Los lirios frescos abundaban pero la
signorina
Elettra no estaba en su sitio. Quizá había ido a ver a su jardinero paisajista. Brunetti llamó con los nudillos a la puerta de Patta y fue invitado a entrar. El despacho del
vicequestore
no estaba expuesto a las veleidades del sistema de calefacción y se mantenía a la óptima temperatura de 22 grados centígrados, ideal para que su ocupante pudiera permitirse el lujo de quitarse la chaqueta si el ritmo de trabajo se hacía muy intenso. Pero hasta este momento había sido dispensado de tal necesidad, y Brunetti lo encontró sentado detrás de su escritorio, con la americana de mohair bien abrochada y el alfiler de corbata de brillantes en su sitio. Como siempre, Patta parecía haberse escapado de una moneda romana, con sus grandes ojos castaños enmarcados por las restantes perfecciones de su rostro.

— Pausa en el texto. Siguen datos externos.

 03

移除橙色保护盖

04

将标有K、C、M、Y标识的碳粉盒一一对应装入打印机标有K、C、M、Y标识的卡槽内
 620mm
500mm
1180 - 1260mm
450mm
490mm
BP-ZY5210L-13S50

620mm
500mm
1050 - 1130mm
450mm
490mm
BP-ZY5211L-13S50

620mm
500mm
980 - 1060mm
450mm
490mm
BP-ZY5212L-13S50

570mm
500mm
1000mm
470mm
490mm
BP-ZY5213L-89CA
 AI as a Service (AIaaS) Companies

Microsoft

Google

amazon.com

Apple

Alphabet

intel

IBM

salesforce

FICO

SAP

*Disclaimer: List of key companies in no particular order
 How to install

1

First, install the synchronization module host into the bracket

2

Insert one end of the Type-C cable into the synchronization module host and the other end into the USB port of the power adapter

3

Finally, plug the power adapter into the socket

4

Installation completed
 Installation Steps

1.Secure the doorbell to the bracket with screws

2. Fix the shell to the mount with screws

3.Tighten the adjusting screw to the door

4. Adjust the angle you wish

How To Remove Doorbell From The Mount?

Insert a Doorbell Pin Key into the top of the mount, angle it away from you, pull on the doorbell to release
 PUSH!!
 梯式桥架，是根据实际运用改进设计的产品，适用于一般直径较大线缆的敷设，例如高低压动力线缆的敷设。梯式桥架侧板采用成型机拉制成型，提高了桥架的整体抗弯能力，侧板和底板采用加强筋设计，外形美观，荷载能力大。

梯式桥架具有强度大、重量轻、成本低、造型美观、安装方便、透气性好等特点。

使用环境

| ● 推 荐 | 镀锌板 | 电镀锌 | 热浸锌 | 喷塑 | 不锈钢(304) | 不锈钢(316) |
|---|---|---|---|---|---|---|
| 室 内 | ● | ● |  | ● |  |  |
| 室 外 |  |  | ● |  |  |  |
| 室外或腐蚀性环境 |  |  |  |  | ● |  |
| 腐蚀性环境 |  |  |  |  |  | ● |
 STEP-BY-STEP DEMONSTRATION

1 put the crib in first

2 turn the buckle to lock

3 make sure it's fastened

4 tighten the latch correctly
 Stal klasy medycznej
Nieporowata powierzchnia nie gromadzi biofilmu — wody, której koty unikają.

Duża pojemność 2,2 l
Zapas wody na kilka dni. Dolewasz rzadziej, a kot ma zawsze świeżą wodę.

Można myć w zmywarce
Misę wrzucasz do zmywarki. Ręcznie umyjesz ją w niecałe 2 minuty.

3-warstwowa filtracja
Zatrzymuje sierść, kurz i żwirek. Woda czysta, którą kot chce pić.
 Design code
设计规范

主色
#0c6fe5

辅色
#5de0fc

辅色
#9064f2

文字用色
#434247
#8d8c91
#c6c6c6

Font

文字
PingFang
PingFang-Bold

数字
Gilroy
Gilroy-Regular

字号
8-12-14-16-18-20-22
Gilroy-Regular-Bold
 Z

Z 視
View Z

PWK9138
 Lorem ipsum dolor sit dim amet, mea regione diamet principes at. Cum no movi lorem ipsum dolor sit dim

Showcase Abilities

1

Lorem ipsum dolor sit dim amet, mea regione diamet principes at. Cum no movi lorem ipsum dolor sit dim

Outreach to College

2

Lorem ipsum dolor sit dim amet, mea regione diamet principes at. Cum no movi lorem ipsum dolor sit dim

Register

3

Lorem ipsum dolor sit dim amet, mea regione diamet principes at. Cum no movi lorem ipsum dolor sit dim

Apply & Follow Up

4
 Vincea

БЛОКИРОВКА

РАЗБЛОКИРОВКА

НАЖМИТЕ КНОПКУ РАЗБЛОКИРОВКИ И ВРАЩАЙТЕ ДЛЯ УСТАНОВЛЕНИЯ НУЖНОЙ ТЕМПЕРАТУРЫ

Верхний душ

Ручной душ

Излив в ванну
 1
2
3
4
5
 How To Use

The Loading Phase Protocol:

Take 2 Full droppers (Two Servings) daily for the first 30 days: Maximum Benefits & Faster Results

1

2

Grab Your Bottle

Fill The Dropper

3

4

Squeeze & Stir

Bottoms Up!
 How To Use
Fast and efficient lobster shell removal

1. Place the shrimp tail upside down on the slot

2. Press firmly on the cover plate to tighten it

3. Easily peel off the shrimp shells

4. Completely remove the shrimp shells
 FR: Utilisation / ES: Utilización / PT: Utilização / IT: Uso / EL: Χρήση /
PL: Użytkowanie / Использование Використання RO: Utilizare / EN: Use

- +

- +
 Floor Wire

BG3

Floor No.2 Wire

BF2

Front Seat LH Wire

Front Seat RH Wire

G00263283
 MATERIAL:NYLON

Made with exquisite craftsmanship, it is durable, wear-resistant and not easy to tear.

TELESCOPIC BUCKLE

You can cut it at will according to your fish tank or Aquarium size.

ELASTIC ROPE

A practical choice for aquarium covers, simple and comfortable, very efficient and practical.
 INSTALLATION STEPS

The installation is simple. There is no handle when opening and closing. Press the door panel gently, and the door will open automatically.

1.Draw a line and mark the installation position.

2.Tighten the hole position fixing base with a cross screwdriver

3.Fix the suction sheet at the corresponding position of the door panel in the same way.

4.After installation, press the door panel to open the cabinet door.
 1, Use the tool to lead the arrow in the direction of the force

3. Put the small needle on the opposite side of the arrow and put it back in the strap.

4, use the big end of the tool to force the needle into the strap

—Buenos días, señor —dijo Brunetti, tomando el asiento que Patta le indicaba.
—Buenos días, Brunetti. —Cuando Brunetti se inclinó para poner la carpeta encima de la mesa, su superior la rechazó con un ademán—. Ya lo he leído. Y muy despacio. Veo que usted parte de la hipótesis de que la agresión a la
dottoressa
Lynch y el asesinato del
dottor
Semenzato están relacionados.
—Sí, señor. No veo la posibilidad de que no lo estén.
Durante un momento, Brunetti pensó que Patta, según su costumbre, disentiría de una opinión que no era la suya, pero su jefe lo sorprendió al mover la cabeza afirmativamente diciendo:
—Probablemente, esté en lo cierto. ¿Qué ha hecho hasta ahora?
—He hablado con la
dottoressa
Lynch —empezó, pero Patta lo interrumpió:
—Espero que con la mayor cortesía.
Brunetti se limitó a un simple:
—Sí, señor.
—Bien, bien. Es una gran benefactora de la ciudad y debe ser tratada con la mayor consideración.
Brunetti dejó pasar la observación sin comentarios y prosiguió:
—Una ayudante japonesa vino a la clausura de la exposición a supervisar el embalaje y expedición de las piezas a China.
—¿Una ayudante de la
dottoressa
Lynch?
—Sí, señor.
—Entiendo. —El tono de Patta era tan obsceno que Brunetti tuvo que esperar un momento antes de preguntar:
—¿Puedo seguir, señor?
—Sí, sí, por supuesto.
—La
dottoressa
Lynch me dijo que esa mujer murió en un accidente en China.
—¿Qué clase de accidente? —preguntó Patta, como si ello tuviera que resultar consecuencia ineludible de su orientación sexual.
—Una caída, en la excavación arqueológica en la que trabajaban.
—¿Cuándo sucedió?
—Hace tres meses. Fue después de que la
dottoressa
Lynch escribiera a Semenzato que pensaba que varias de las piezas que habían llegado a China eran falsas.
—¿Y esas piezas habían sido embaladas por la que murió?
—Eso parece.
—¿Preguntó a la
dottoressa
Lynch cuál era su relación con esta mujer?
En realidad, Brunetti no podía decir que se lo hubiera preguntado.